- **STATED PROBLEM**: Change every "dried leaf" in the rows below to "withered leaf", and leave the rest of the text unaltered.

- **TASK MATERIAL**:
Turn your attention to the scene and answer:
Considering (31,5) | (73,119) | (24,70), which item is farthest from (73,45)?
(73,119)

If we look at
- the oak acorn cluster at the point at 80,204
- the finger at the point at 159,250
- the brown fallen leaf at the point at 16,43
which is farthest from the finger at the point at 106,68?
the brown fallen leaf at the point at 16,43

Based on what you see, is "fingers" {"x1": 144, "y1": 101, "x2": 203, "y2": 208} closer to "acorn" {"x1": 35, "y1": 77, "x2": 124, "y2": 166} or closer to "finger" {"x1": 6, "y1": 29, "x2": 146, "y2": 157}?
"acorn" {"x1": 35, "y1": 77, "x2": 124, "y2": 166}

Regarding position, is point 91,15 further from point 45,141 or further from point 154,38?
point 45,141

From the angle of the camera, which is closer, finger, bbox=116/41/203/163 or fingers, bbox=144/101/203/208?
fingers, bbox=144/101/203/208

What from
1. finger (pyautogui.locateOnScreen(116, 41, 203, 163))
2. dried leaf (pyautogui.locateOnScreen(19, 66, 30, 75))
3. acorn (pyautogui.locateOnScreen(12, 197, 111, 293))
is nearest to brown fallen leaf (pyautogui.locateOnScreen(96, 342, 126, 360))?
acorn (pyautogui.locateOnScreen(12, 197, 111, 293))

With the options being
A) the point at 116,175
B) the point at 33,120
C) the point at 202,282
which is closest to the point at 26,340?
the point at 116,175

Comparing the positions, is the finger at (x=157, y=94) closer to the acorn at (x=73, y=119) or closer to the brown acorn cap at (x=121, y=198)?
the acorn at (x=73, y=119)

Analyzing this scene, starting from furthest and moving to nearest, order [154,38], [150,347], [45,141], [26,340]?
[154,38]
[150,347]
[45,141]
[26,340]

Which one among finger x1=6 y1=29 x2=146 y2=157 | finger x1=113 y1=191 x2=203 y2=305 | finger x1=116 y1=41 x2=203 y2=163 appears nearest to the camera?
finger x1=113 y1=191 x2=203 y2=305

- **IN RESPONSE**:
Turn your attention to the scene and answer:
Considering (31,5) | (73,119) | (24,70), which item is farthest from (73,45)?
(73,119)

If we look at
- the oak acorn cluster at the point at 80,204
- the finger at the point at 159,250
- the brown fallen leaf at the point at 16,43
which is farthest from the finger at the point at 106,68?
the brown fallen leaf at the point at 16,43

Based on what you see, is "fingers" {"x1": 144, "y1": 101, "x2": 203, "y2": 208} closer to "acorn" {"x1": 35, "y1": 77, "x2": 124, "y2": 166} or closer to "finger" {"x1": 6, "y1": 29, "x2": 146, "y2": 157}?
"acorn" {"x1": 35, "y1": 77, "x2": 124, "y2": 166}

Regarding position, is point 91,15 further from point 45,141 or further from point 154,38?
point 45,141

From the angle of the camera, which is closer, finger, bbox=116/41/203/163 or fingers, bbox=144/101/203/208?
fingers, bbox=144/101/203/208

What from
1. finger (pyautogui.locateOnScreen(116, 41, 203, 163))
2. withered leaf (pyautogui.locateOnScreen(19, 66, 30, 75))
3. acorn (pyautogui.locateOnScreen(12, 197, 111, 293))
is nearest to brown fallen leaf (pyautogui.locateOnScreen(96, 342, 126, 360))?
acorn (pyautogui.locateOnScreen(12, 197, 111, 293))

With the options being
A) the point at 116,175
B) the point at 33,120
C) the point at 202,282
which is closest to the point at 26,340?
the point at 116,175

Comparing the positions, is the finger at (x=157, y=94) closer to the acorn at (x=73, y=119) or closer to the brown acorn cap at (x=121, y=198)?
the acorn at (x=73, y=119)

Analyzing this scene, starting from furthest and moving to nearest, order [154,38], [150,347], [45,141], [26,340]?
[154,38]
[150,347]
[45,141]
[26,340]

Which one among finger x1=6 y1=29 x2=146 y2=157 | finger x1=113 y1=191 x2=203 y2=305 | finger x1=116 y1=41 x2=203 y2=163 appears nearest to the camera?
finger x1=113 y1=191 x2=203 y2=305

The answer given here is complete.